Biological Sequence Analysis

Stefan Haas
stefan.haas@molgen.mpg.de

Database searching with raw sequences

  1. Obtain the sequence with the accession number AI557731 and BG570348 via SRS
    (http://genius.embnet.dkfz-heidelberg.de/menu/srs/)
  2. Perform a BLAST search at the NCBI (http://www.ncbi.nlm.nih.gov/BLAST/) against the nr database

  3. Compare the results. Can we assign the sequences to a specific gene?

Prediction of a human gene from genomic sequence and ESTs

Sequence retrieval

Obtain the GenBank entry of the human chromosome 16 BAC clone by SRS
http://genius.embnet.dkfz-heidelberg.de/menu/srs/
Accession number: AF001549

The complete sequence consists of 202004 bp. Cut out the bases from positions 35101 to 80100 and save them to file.

Screening for repeat sequences

Screen the genomic DNA against repetitive elements by means of Repeat Masker at http://repeatmasker.genome.washington.edu/cgi-bin/RepeatMasker or http://woody.embl-heidelberg.de/repeatmask by uploading the above file and setting the return-format to html in the submission form.

Inspect the masked sequence.

EST-searching

Select a 40 kb genomic region from the Drosophila genome (chromosome 3R:25863269..25903268 at http://hdflyarray.zmbh.uni-heidelberg.de/cgi-bin/gbrowse).

  1. Perform a BLAST-search at NCBI (http://www.ncbi.nlm.nih.gov/BLAST/)

    1. against ESTs
    2. against nr
  2. Perform BLAST-search against the EST clusters (GeneNest: http://genenest.molgen.mpg.de)

  3. Inspect the EST clusters. Obtain one or more consensus sequences of the contigs (and save to a file).
What are the differences between the results; advantages/disadvantages?

Gene prediction

Run gene predictions on the selected (repeatmasked?) 40 kb of genomic sequence.
  1. Gene Prediction Programs
    1. GENSCAN ( http://genome.dkfz-heidelberg.de/cgi-bin/GENSCAN/genscan.cgi)

    2. Genie (http://www.fruitfly.org/seq_tools/genie.html)

    3. FGeneSH (http://www.softberry.com/berry.phtml?topic=fgenesh&group=programs&subgroup=gfind)

  2. Align one or several of the consensus sequences from GeneNest against the human genomic sequence using the program SIM4 (input sequences in plain text format). (http://pbil.univ-lyon1.fr/sim4.php).

  3. Compare the resulting protein sequences by means of a dotplot
    (use dotlet: http://www.isrec.isb-sib.ch/java/dotlet/Dotlet.html)
    1. make a dotplot to compare the consensus sequence(s) of the EST clusters (see above) and the predicted genes

    2. make a dotplot to compare the gene predictions

Verification and functional assignment

  1. Verify the above gene predictions by
    1. performing a BLAST search against ESTs

    2. searching against EST clusters with GeneNest

  2. What 's the function of the predicted gene? Perform a BLAST-search against proteins.

  3. Use Interpro (http://www.ebi.ac.uk/interpro/) or the Pfam database (http://www.sanger.ac.uk/Pfam/) to screen for protein domains.

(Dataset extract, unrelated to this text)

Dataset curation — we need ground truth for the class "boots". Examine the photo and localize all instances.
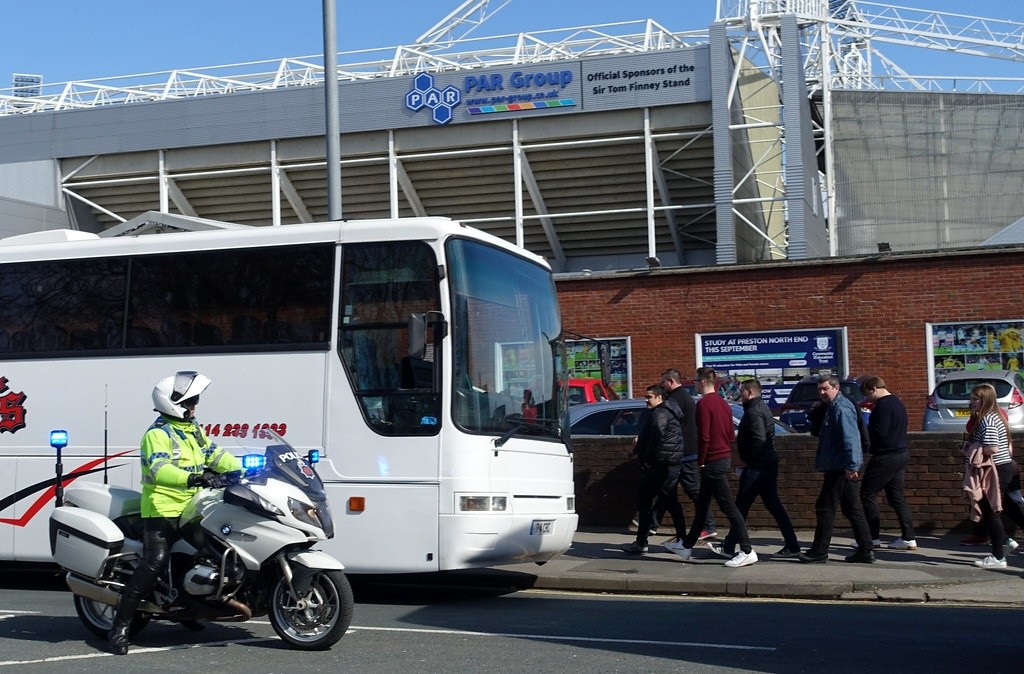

Upstream regulating sequences

  • Check upstream regulating sequences at the CORG web site (e.g. genes BHMT, HNF4, DYPS)
  • Use the Transfac database to search for potential transcription factor binding sites. (online registration required)

    Which strategies are used?

    Alternative Splicing prediction based on EST data

    For the following human EST sequences find a homologous cluster in the GeneNest database. Look for alternative splicing in the alignments of the consensus sequences of a cluster with the genomic sequence at http://splicenest.molgen.mpg.de

    Optional:

    Analysis of tissue-specificity based on EST data

    Analyze the following GeneNest EST clusters.

    Which EST clusters may reflect tissue-specific genes/transcripts ?

    Which tissues are most important for each cluster ?

    Is this prediction consistent with alternative data sources, e.g. Gene Expression Atlas, Source, Gene Cards?


    Tissue-specific alternative splicing

    Run a query at http://splicenest.molgen.mpg.de/cgi-bin/ESTbase/query.cgi?Hs7 (preliminary interface) to find tissue-specific isoforms. Use the options "brain", "Skipped Exon" and "Best display for every cluster:".

    Where are preferential locations of these alternative exons?

    Search for the gene LMO7, how reliable is the prediction?

    Comparing tools

    What are the differences of Ensembl, UniGene, GeneNest/SpliceNest, TIGR gene indices?